For years Totter was the most dated actress in Hollywood. "Clark Gable asked to marry me and I said no. He was still in love with Carole Lombard who had died in a war time plane crash. And, yes, I did go steady with Ross Hunter until he realized he was gay. Then I met my future husband Dr. Leo Fred and that was that. He was a teaching doctor at UCLA. Had never heard of me --that I loved. At our engagement Mr. Mayer told him 'You are marring the only virgin at Metro!' A lot of famous actresses were in the room and looked really bummed out!"
By 1951 MGM was faltering and Totter's contract was terminated. She went to Columbia on the promise of Harry Cohn that she'd be co-starred in From Here To Eternity. "It didn't happen. Director Fred Zinnemann chose Donna Reed instead. Instead I made stuff like Cruisin' Down The River and Massacre Canyon."

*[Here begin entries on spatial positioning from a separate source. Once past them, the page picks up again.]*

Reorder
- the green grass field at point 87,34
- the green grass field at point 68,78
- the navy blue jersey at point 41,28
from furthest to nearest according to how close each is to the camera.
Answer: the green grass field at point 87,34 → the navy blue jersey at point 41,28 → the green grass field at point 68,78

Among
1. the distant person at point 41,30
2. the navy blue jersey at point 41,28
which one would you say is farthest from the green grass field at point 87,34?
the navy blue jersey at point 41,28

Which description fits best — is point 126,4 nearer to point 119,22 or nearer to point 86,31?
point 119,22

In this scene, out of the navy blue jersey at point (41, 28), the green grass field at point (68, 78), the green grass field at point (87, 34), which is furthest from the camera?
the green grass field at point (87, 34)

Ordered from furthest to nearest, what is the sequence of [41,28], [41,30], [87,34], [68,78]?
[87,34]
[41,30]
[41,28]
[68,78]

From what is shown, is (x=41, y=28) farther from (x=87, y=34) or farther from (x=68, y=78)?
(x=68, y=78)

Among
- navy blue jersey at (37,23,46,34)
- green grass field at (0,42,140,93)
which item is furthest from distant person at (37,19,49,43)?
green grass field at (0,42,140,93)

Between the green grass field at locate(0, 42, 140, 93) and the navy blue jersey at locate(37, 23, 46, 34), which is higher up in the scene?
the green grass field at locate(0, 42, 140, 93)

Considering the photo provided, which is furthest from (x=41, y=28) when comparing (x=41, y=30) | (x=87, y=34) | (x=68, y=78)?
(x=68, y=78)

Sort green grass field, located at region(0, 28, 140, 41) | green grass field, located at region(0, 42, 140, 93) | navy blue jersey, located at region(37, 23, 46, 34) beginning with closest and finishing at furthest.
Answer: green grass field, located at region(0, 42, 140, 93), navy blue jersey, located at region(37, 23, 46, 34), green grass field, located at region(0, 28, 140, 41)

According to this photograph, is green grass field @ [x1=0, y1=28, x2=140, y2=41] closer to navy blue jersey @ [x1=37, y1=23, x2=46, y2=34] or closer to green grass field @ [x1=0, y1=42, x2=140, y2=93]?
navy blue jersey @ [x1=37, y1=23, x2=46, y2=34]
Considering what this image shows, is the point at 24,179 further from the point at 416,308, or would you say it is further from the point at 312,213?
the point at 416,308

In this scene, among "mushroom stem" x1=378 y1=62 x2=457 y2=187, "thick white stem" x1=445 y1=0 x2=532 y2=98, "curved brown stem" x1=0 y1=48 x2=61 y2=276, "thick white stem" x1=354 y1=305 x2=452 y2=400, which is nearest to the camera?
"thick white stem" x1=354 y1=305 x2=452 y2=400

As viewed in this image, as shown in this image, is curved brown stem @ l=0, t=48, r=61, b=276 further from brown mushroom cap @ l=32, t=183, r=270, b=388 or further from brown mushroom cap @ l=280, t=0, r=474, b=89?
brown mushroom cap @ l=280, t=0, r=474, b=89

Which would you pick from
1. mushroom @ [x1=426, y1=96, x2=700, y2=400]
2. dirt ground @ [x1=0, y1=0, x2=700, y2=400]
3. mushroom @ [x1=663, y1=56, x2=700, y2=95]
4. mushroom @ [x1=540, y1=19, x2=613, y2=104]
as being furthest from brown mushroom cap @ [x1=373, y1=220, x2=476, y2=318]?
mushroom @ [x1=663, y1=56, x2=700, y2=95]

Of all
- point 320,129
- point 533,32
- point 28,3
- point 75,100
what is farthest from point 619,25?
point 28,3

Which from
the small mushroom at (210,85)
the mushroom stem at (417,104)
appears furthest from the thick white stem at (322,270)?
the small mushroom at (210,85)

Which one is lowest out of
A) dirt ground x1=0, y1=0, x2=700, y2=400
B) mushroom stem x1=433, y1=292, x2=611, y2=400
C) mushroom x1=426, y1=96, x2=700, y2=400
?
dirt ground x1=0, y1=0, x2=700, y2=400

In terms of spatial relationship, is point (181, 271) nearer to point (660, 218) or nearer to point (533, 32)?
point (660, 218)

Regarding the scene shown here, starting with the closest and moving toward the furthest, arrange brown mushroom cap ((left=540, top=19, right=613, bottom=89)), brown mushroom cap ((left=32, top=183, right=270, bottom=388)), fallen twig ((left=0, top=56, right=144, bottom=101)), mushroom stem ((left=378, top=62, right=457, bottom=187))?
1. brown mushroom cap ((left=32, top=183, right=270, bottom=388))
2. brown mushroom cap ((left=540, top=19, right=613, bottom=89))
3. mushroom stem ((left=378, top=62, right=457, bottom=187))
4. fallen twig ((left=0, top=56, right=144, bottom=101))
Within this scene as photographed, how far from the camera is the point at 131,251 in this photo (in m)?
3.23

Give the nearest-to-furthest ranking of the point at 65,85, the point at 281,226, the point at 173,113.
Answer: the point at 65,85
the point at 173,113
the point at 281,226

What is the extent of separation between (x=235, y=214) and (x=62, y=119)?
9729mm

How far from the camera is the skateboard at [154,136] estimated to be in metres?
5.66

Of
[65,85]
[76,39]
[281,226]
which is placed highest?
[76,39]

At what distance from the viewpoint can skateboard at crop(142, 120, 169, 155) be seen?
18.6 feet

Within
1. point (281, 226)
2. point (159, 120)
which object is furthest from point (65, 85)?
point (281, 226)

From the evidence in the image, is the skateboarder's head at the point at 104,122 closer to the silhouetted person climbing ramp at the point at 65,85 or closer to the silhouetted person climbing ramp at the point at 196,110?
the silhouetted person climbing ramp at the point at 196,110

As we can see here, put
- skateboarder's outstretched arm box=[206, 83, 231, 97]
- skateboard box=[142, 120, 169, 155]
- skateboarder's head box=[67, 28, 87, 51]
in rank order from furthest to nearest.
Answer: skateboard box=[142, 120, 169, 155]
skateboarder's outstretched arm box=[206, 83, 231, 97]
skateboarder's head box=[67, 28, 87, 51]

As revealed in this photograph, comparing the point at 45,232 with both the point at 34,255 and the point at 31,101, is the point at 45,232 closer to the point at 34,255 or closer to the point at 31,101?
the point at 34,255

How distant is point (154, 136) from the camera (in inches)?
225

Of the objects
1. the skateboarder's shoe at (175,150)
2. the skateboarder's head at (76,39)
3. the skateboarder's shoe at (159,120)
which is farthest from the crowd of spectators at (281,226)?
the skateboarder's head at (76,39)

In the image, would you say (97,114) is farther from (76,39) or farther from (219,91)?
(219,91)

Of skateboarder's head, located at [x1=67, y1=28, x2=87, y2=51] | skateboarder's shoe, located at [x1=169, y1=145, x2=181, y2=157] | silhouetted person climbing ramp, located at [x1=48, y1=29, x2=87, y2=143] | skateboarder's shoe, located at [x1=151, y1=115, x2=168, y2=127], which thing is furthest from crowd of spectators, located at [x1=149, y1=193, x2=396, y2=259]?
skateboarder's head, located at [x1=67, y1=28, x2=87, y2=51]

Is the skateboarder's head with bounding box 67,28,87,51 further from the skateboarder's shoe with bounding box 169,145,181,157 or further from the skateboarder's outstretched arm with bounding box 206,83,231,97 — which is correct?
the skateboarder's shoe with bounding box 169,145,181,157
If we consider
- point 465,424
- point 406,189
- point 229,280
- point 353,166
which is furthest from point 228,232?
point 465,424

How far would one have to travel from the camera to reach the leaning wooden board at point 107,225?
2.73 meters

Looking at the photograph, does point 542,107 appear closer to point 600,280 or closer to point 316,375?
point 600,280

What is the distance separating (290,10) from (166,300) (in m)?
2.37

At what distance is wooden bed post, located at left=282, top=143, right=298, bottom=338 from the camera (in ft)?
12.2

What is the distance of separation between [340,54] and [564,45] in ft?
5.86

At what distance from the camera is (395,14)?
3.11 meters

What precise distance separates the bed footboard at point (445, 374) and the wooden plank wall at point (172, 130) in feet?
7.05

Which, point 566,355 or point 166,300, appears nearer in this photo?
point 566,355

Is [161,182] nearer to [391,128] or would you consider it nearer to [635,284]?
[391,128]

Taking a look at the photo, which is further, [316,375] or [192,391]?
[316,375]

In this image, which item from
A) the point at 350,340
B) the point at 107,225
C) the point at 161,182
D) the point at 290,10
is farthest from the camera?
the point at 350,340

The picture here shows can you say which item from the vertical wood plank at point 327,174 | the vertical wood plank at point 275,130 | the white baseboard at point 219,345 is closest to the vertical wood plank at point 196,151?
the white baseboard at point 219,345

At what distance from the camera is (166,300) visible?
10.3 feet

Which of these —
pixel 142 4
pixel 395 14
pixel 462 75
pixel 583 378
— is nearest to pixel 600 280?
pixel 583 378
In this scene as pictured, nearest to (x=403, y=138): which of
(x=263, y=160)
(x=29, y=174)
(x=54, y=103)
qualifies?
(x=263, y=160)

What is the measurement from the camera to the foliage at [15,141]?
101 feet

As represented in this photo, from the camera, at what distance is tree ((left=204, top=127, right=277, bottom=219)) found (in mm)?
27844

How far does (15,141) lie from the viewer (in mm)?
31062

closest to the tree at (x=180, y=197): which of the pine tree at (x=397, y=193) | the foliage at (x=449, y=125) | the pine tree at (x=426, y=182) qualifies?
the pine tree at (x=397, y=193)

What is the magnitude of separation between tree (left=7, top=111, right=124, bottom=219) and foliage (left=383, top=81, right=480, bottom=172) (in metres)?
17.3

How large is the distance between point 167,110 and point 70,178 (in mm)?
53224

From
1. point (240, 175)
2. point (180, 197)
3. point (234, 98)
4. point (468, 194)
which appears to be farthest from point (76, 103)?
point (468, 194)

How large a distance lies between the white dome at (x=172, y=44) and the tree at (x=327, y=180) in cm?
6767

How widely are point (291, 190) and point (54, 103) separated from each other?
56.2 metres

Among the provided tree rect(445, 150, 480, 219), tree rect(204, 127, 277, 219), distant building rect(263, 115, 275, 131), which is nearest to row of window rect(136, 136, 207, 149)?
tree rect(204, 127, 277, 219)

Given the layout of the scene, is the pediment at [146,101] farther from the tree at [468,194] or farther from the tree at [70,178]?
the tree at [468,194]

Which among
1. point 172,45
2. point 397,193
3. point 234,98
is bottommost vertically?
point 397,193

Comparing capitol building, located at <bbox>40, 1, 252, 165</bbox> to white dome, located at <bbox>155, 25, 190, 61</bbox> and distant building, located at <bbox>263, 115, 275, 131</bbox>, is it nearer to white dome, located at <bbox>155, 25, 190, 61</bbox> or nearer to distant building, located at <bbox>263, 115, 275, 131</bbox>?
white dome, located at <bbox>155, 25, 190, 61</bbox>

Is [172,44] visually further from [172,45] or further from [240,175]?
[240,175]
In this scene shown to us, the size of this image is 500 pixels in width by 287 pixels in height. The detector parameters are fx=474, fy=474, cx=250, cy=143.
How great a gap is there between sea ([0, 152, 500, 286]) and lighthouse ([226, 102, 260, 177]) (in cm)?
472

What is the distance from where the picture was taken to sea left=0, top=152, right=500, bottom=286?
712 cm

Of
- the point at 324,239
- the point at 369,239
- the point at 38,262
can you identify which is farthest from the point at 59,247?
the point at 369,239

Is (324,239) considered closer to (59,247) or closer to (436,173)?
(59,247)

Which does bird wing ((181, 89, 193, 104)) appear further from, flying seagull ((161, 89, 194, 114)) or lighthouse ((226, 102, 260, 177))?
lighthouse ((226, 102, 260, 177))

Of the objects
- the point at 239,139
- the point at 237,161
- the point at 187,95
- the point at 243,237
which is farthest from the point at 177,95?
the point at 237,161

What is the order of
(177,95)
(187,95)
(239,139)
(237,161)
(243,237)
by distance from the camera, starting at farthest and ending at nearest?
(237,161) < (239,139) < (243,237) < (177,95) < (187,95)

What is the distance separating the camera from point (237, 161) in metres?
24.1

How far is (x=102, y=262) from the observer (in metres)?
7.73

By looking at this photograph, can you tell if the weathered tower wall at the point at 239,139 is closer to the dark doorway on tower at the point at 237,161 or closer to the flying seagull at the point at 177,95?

But it didn't matter --now happily married and with a young daughter Totter only acted for the money. She made two  TV series that quickly folded: the western Cimarron City (1958-59) and Our Man Higgins (1962-63) --"that one was quite good with Stanley Holloway as our butler but it opened against a new CBS series The Dick Van Dyke Show."
After Medical Center folded and Totter worked less frequency retiring completely after a 1988 guest appearance on Murder She Wrote.
Fred died in 1995 and when I picked her up at her Westwood apartment in 1998 for dinner she chose a local Italian eatery. At 81 she still looked chic and glamourous in a Chanel pant suit. Leafing throgh the stills I'd brought she joked "Nobody should look that young or that slim!"
But she admitted "Sure, I'm lonely. But I had quite a successful marriage. Do you know whom I'm dating these days? Turhan Bey! We were starlets together and now we are old together! Now I'm known as a cult figure.
At the party for That's Entertainment in 1974 in Vegas Ava Gardner came up to me and said 'Audrey you had what I never had --a successful marriage and a child.' And she was right, I have been blessed."
Audrey Totter died December 12 2013 eight days short of her 95th birthday.